The NativeApi class automatically manages request URLs, parameters, and authentication headers for you. Methods that only need public access can be called without an API token, while methods that require permissions will use the provided token.

Working with Collections

Collections (also called dataverses) are organizational units that group datasets. The NativeApi exposes methods for reading, creating, updating, publishing, deleting, and crawling collections.

Fetching a Collection

Use get_collection to fetch a single collection (dataverse) by alias, ID, or the special :root identifier.

from pyDataverse.api import NativeApi

api = NativeApi("https://demo.dataverse.org")

# Fetch the root collection
root = api.get_collection(":root")
print(root.alias, root.name)

# Fetch a collection by alias
harvard = api.get_collection("harvard")

# Fetch a collection by numeric ID
collection = api.get_collection(1)

The returned object is a pydantic Collection model with attributes such as alias, name, description, and more.

Creating and Updating Collections

You can create new collections under an existing parent and update metadata on existing collections.

from pyDataverse.api import NativeApi
from pyDataverse.models.collection import CollectionCreateBody, UpdateCollection

api = NativeApi(
    base_url="https://dataverse.example.edu",
    api_token="your-api-token-here",
)

# Create a new collection under the root
body = CollectionCreateBody(
    name="Research Laboratory",
    alias="research-lab",
    dataverse_contacts=[{"contactEmail": "lab@university.edu"}],
    affiliation="Department of Science",
)

created = api.create_collection(parent="root", metadata=body)
print(created.id, created.alias)

# Update an existing collection
update = UpdateCollection(
    name="Updated Research Laboratory",
    description="An updated description for the research lab collection.",
)

updated = api.update_collection(identifier="research-lab", metadata=update)
print(updated.name)

Collection-related methods closely follow the Dataverse API:

get_collection: Retrieve a single collection.
create_collection: Create a new collection under a parent.
update_collection: Update collection metadata.
publish_collection: Publish a collection so it becomes publicly visible.
delete_collection: Delete an unpublished collection.
get_collection_contents: Get immediate datasets and sub-collections in a collection.
get_collection_assignments and get_dataverse_roles: Inspect roles and permissions on a collection.
get_collection_facets: Retrieve configured search facets for a collection.

Crawling Collections

For large installations, you often need to traverse an entire hierarchy of collections and datasets. The crawl_collection method does this for you using concurrent requests under the hood.

from pyDataverse.api import NativeApi

api = NativeApi("https://demo.dataverse.org")

# Crawl all collections and datasets under the root
items = api.crawl_collection(":root")
print(f"Found {len(items)} items under the root collection")
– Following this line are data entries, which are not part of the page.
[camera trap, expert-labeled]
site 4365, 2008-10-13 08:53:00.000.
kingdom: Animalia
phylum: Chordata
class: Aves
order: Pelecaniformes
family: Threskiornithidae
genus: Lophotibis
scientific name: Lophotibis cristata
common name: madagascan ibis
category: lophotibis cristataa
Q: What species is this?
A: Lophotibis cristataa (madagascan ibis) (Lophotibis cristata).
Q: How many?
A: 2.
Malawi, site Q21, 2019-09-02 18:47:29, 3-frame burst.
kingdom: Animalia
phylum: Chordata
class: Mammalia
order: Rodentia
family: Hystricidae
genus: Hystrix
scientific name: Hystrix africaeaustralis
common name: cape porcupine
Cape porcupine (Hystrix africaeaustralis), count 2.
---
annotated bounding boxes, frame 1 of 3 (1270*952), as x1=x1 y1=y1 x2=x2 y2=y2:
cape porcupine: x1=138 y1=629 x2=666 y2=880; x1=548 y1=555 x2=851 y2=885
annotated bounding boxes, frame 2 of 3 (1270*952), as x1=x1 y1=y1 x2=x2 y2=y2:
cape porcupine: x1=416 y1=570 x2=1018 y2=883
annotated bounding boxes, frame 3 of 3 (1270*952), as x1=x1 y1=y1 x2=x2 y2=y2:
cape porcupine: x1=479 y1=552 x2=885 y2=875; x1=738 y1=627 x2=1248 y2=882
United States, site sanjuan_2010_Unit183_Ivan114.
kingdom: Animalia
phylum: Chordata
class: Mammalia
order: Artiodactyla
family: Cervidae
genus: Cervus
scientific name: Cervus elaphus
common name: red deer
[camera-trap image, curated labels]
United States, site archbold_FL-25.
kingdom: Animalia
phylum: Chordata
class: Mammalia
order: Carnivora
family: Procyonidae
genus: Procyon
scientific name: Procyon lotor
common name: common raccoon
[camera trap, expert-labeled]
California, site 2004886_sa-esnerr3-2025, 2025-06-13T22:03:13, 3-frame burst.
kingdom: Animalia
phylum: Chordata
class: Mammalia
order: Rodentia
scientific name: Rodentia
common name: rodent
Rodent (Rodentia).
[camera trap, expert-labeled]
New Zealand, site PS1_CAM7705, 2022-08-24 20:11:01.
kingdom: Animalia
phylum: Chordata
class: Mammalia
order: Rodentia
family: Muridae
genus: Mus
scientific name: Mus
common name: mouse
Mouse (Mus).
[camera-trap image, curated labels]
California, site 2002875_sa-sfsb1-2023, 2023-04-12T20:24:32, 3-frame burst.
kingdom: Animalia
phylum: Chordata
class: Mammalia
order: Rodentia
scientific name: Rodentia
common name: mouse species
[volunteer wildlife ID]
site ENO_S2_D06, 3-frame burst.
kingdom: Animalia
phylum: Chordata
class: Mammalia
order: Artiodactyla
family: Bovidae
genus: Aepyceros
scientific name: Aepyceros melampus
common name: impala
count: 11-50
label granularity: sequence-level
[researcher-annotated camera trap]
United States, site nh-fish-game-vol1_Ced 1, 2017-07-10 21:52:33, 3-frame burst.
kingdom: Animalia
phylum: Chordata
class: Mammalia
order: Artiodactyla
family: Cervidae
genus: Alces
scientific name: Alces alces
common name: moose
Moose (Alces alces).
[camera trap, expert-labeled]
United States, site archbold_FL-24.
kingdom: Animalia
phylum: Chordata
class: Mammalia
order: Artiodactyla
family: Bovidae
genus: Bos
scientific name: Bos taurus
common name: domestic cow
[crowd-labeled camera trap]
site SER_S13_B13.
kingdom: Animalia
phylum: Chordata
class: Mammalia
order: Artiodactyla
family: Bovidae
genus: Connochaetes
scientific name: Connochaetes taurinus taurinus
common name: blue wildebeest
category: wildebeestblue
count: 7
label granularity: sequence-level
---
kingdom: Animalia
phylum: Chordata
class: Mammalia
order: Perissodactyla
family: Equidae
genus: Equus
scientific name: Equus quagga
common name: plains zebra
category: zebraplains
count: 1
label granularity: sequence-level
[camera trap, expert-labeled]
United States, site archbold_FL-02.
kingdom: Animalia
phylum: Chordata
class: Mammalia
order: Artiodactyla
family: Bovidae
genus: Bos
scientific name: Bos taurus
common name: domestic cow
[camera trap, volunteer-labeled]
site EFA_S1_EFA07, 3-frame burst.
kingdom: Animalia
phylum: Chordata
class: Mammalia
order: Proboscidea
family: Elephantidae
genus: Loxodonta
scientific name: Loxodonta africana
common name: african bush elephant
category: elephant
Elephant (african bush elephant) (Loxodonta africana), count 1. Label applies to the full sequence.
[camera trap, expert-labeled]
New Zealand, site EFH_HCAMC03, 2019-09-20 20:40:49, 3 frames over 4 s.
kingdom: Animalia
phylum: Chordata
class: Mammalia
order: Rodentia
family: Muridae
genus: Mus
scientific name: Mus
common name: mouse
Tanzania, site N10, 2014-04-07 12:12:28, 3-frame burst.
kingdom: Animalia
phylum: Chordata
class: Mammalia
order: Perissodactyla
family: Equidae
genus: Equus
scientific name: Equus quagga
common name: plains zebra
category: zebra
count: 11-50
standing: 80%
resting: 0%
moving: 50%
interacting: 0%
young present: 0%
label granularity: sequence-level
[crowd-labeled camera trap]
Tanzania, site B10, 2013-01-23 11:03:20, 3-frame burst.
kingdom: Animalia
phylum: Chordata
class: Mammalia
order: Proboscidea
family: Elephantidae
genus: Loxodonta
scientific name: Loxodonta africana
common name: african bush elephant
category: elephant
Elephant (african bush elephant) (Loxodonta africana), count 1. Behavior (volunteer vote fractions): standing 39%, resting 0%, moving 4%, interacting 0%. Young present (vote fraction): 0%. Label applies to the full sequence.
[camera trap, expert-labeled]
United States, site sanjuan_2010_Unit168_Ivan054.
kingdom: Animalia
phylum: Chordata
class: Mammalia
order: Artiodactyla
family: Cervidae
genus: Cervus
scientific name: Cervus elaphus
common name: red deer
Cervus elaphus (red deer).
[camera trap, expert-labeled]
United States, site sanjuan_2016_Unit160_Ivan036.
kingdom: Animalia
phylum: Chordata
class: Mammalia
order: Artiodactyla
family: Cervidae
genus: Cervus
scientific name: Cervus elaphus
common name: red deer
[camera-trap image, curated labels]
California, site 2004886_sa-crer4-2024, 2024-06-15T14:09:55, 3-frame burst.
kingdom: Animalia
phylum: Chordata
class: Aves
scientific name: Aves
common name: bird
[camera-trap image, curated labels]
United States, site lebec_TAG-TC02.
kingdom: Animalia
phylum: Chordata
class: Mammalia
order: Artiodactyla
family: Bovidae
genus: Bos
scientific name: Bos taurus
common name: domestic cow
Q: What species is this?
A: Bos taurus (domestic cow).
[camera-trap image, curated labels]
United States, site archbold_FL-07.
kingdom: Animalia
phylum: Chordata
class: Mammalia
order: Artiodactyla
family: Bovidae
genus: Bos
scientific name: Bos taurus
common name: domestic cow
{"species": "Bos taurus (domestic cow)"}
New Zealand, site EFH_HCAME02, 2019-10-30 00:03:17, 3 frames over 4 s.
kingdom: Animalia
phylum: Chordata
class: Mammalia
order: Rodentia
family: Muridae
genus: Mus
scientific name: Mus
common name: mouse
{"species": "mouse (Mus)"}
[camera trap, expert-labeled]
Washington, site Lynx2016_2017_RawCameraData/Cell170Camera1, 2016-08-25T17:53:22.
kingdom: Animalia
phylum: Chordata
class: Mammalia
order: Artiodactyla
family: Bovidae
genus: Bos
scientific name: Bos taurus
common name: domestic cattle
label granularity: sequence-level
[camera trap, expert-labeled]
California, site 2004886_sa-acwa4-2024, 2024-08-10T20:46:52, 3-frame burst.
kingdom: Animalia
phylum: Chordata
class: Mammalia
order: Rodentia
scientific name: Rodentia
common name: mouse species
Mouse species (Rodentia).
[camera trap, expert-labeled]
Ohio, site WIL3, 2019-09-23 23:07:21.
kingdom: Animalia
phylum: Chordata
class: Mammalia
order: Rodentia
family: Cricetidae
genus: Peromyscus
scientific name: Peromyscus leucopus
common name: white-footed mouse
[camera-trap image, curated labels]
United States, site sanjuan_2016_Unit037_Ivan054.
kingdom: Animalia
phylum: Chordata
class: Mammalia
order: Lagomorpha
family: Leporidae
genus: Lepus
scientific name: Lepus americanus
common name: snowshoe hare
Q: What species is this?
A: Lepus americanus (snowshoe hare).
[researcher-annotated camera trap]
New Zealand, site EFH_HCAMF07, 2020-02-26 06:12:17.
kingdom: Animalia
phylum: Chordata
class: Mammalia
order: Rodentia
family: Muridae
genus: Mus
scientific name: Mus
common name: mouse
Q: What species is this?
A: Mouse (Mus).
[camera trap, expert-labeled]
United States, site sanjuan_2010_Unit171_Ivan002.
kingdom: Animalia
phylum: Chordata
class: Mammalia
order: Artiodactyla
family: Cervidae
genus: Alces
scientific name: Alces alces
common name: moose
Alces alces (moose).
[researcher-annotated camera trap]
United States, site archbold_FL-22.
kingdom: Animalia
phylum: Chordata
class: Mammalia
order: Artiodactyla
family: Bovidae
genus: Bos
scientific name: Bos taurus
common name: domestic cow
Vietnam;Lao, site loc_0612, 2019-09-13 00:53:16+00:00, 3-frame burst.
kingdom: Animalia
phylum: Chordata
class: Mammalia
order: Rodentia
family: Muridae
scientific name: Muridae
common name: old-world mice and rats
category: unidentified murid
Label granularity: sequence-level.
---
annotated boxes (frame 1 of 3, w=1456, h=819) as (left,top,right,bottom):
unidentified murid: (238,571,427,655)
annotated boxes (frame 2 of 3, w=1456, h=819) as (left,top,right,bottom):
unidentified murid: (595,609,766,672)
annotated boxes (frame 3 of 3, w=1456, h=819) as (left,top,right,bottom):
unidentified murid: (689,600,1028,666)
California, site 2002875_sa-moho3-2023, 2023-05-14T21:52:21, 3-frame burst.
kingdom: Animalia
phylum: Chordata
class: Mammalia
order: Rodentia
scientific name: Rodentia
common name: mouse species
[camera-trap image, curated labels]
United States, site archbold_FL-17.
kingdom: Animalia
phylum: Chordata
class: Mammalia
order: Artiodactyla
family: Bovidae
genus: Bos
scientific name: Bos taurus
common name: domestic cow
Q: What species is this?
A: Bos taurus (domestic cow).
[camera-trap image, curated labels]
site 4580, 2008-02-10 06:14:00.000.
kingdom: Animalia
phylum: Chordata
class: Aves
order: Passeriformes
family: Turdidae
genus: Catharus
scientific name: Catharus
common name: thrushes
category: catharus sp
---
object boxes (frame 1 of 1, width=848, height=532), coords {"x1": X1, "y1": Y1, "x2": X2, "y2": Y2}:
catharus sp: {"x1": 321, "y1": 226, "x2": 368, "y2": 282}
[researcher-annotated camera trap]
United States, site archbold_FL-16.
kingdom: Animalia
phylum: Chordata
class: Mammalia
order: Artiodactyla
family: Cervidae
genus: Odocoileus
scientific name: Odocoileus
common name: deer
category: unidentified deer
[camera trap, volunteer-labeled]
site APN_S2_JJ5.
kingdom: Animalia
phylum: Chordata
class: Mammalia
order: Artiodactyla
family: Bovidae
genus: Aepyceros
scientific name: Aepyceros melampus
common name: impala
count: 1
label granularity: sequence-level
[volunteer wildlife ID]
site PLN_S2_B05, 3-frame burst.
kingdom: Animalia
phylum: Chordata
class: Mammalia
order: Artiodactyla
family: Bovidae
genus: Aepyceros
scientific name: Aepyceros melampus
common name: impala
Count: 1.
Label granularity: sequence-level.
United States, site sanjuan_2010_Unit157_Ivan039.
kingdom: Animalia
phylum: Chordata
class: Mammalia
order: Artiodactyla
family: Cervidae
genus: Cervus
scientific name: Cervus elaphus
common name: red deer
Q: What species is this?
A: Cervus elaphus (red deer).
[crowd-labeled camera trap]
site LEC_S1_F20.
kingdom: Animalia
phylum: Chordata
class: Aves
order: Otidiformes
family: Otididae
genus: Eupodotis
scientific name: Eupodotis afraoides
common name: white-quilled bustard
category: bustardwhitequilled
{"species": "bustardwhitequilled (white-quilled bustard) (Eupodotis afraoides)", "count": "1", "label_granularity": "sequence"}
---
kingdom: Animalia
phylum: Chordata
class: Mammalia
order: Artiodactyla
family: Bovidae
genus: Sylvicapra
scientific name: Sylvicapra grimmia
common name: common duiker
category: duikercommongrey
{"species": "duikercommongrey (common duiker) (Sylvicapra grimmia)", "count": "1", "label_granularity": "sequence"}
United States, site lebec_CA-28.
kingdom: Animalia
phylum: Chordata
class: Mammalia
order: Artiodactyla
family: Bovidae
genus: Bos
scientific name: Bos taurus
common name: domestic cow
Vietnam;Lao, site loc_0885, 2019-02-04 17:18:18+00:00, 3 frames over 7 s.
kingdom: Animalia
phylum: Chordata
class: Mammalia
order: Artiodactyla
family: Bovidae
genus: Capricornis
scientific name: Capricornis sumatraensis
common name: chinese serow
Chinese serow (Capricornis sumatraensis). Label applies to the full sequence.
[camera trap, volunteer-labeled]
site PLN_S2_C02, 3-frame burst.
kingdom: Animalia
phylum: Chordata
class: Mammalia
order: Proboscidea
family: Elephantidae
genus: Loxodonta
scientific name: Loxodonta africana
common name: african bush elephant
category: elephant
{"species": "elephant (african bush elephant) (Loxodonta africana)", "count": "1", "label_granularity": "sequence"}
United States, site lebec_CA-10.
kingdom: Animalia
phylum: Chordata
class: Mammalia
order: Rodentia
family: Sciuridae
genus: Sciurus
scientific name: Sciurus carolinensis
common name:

# Only collections (sub-dataverses)
collections = api.crawl_collection("harvard", filter_by="collections")

# Only datasets
datasets = api.crawl_collection("harvard", filter_by="datasets")
for ds in datasets:
    print(ds.title)

The result is a flat list of collection and dataset objects, depending on the filter_by parameter.

Working with Datasets

Datasets are the central objects in Dataverse. NativeApi provides methods to create, read, edit, publish, delete, and inspect datasets and their versions.

Fetching Datasets and Versions

You can retrieve a dataset by its persistent identifier (PID) or numeric database ID. The default is to fetch the latest version.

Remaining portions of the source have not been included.